The last days in Moldova took a different turn. My wife got sick and when we called our travel insurance agent it turned out they had made a mistake – they had no recommended doctor in Moldova but advised us to get a car for the neighbouring country, Ukraine. This was not possible. We had to face our worst fear and call the local ambulance. We spent the last days in a hospital in Chisinau where I had to retrieve the little I remembered of German: Vielen Schmerzen, vielen Schmerzen, Medizin, Medizin?
During our hospital stay friends came by with lots of food and one of the old ladies staying at the same room borrowed me her pillow.

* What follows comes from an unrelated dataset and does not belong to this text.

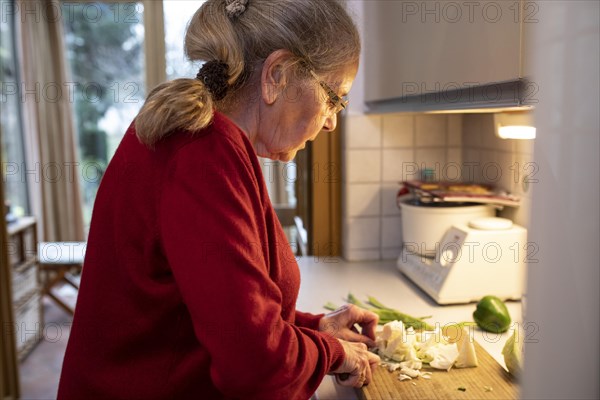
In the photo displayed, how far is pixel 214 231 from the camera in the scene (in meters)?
0.73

I slept sitting beside my wife’s bed with my head on her bead. Where I belonged. The marital status I had inflicted on myself – how we were only friends – could have turned ugly. Putting myself in the closet also excluded me as her relative.
The food in Moldova
We had a lot of good food in Moldova. I particularly remember the creamy milk and all the varieties of pickled food ranging from watermelons to pumpkins. The food has a lot in common with the food of Romania. In both countries mamaliga is the national dish. Mamaliga is similar to Italian polenta and is eaten as a side order with a salty cheese called branza.
What I remember the most is the cherry pie, placinte su visine, we had for dessert. In contrast to other pies, the Moldovan or Romanian pie (placinte) is made without a tart tin, it has a thin crust, is often pan or deep-fried and is dusted with powdered sugar. The savoury version is filled with cheese (branza), kale (varza) or potatoes (cartofi).
I have searched the Internet for a recipe akin to what I ate in Moldova, and it seems the pie dough is strudel dough. Because I want a dough just as easy to succeed with in a gluten-free version, I make a more traditional dough, except there is no water, just eggs. Although this recipe is not the most authentic recipe for placinte, it is truly inspired by the pie I ate there, a memory from Moldova.
Cherry pie / Placinte su visine (makes 6)
I use half and half sweet cherries and tart cherries, but do use what you want. Just adjust the amount of sugar a bit. It is definitely an advantage having a cherry pitter. A food stylist in Jamie Magazine once said that pies are always beautiful, not matter what you do. And I could not agree more. Pies are always irresistible. Also, the cherry filling is wonderful with wine and cheese.
Pie dough:
125 g flour (or gluten-free flour)
1 tbsp sugar
a pinch of salt
60 g cold butter in cubes
1 organic egg
Cherry filling:
200 g sour cherries
200 g sweet cherries
60 g sugar
zest of ½ organic lemon
1 tsp maizena + 1 tbsp water
icing sugar
1. Mix the flour, sugar and salt in a bowl. Crumble the butter into the flour. Whisk the egg and add it to the flour – but leave a spoon of egg for the finish. Mix quickly into a dough with your hands. Wrap in cling film and let rest in the refrigerator for 30 minutes.
2. Wash the berries, remove the twigs and pit them. Place in a pan with the sugar and lemon zest. Boil on medium heat for 20 minutes, until thickened and the berries have partly collapsed. Mix the maizena with the water and add gradually while stirring. Allow to cool.
3. Divide the dough into 4 pieces. Place each piece between two parchment papers, and roll out the pastry with a rolling pin until thin. Let rest once more in the refrigerator for 30 minutes.
4. Preheat oven to 175C/350F/Gas 4. Remove the top parchment paper and place about 3 spoons with cherry filling in the middle. Place the other pastry on top while you carefully tear off the parchment paper. Crimp the edges to seal. Use a fluted pastry wheel (or knife) to cut off excess pastry and make a nice circle. Repeat with the last pair of pastry.
Note: If you have a lot of leftover pastry, make mini galettes (free-form tarts). Just roll out the pastry, place the filling in the centre and fold the border over the filling – the centre should be open, not closed by pastry.
5. Glaze with the egg and bake in the oven for about 15 minutes until golden. Serve with icing sugar, and if you like, a doll-up of sour cream.